Williams forecasts 10% renminbi appreciation both in 2008 and 2009, halting the growth of the current account surplus. Financial sector reform, leading to stronger wage and income growth and increased deficit spending, will give a direct boost to demand, promoting household spending. Transitional issues in Asia generally, as countries shift way from export, will cause areas to feel pain. "That will generate opportunities for distressed debt, so whichever way you look at it, there will be more local currency debt," says Booth.

Perhaps for any bond investor dealing with the aftermath of low developed market bond yields driven to a great extent by the activities of emerging market central banks, the recent turmoil in the market may provide good opportunities in EMD.
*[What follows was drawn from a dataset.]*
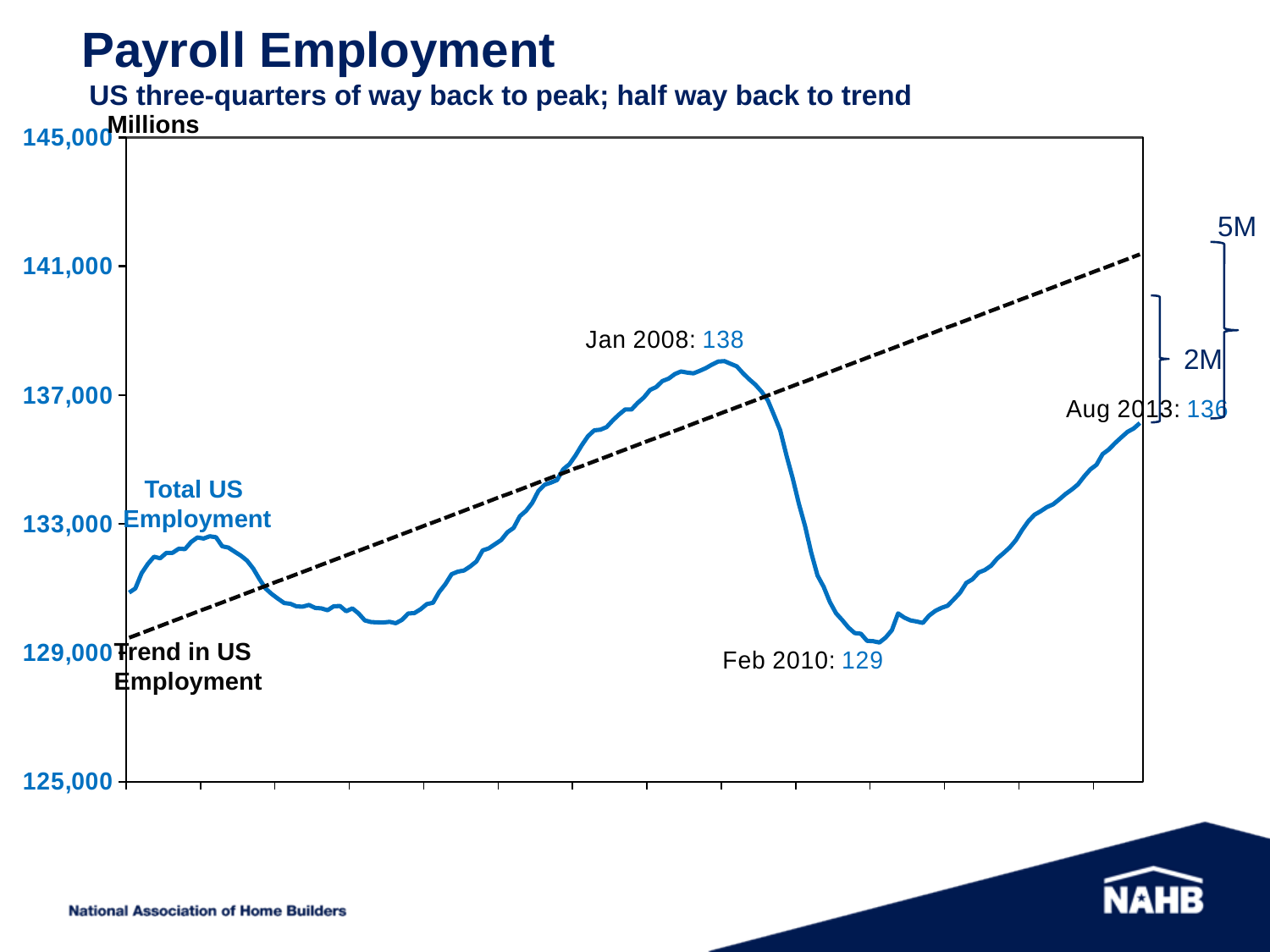
How does Total US Employment move between Feb 2010 and Aug 2013? rises What value is labeled for Total US Employment in Feb 2010? 129 Which labeled value is larger, Jan 2008 or Aug 2013? Jan 2008 What is the difference between the labeled Jan 2008 value and the labeled Feb 2010 value? 9 How many lines are plotted on the chart? 2 What value is labeled for Total US Employment in Aug 2013? 136 Of the three labeled points (Jan 2008, Feb 2010, Aug 2013), which has the lowest employment value? Feb 2010 What kind of chart is shown on the slide? line chart What value is labeled for Total US Employment in Jan 2008? 138 Is the Total US Employment line at its Jan 2008 peak greater or less than 137,000? greater Of the three labeled points (Jan 2008, Feb 2010, Aug 2013), which has the highest employment value? Jan 2008 What gap is labeled between the Aug 2013 employment level and the trend line? 5M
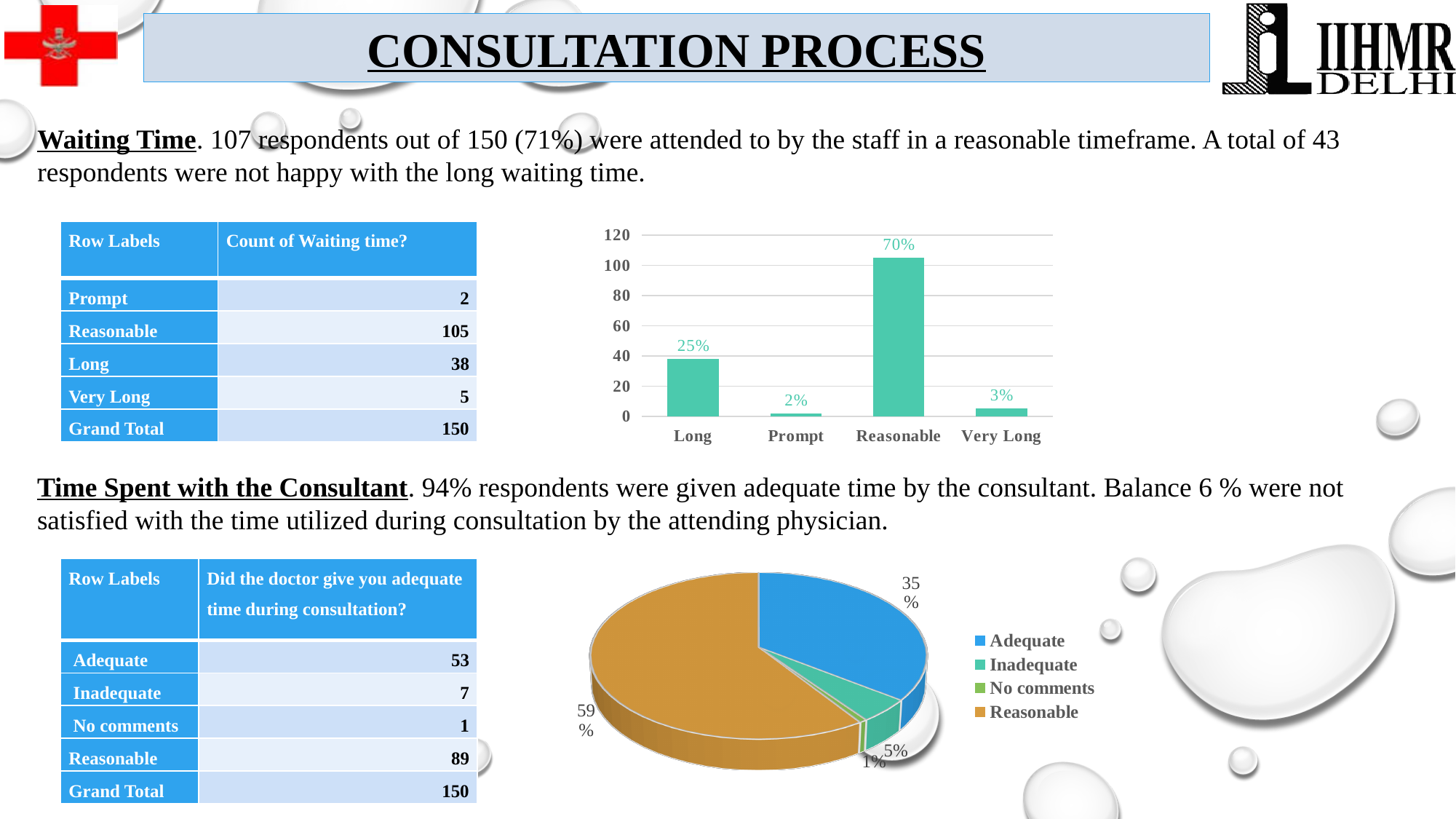
In the upper bar chart, is the value for Reasonable greater or less than 100? greater How many categories are shown on the x axis of the upper bar chart? 4 How many entries does the legend of the lower pie chart list? 4 What kind of chart is the lower chart on the slide (the time with consultant chart)? pie chart In the upper bar chart, which category has the shortest bar? Prompt In the lower pie chart, what share is labelled for the Adequate slice? 35% In the upper bar chart, which category has the tallest bar? Reasonable What kind of chart is the upper chart on the slide (the waiting time chart)? bar chart In the lower pie chart, what share is labelled for the Reasonable slice? 59% In the upper bar chart, what data label is shown above the Long bar? 25% In the upper bar chart, what data label is shown above the Reasonable bar? 70%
As Robin Creswell, CEO of Payden & Rygel's European operations points out: "Because lots of bonds have been heavily marked down, yields have gone up. Now you can buy bonds with yields where they were 18 months ago. Some clients are saying, ‘get me into EMD, or EMD and high yield'. There is a fundamental difference in structure of the high yield areas compared with 10 years ago. People are seeing the recent sell-off as a huge buying opportunity."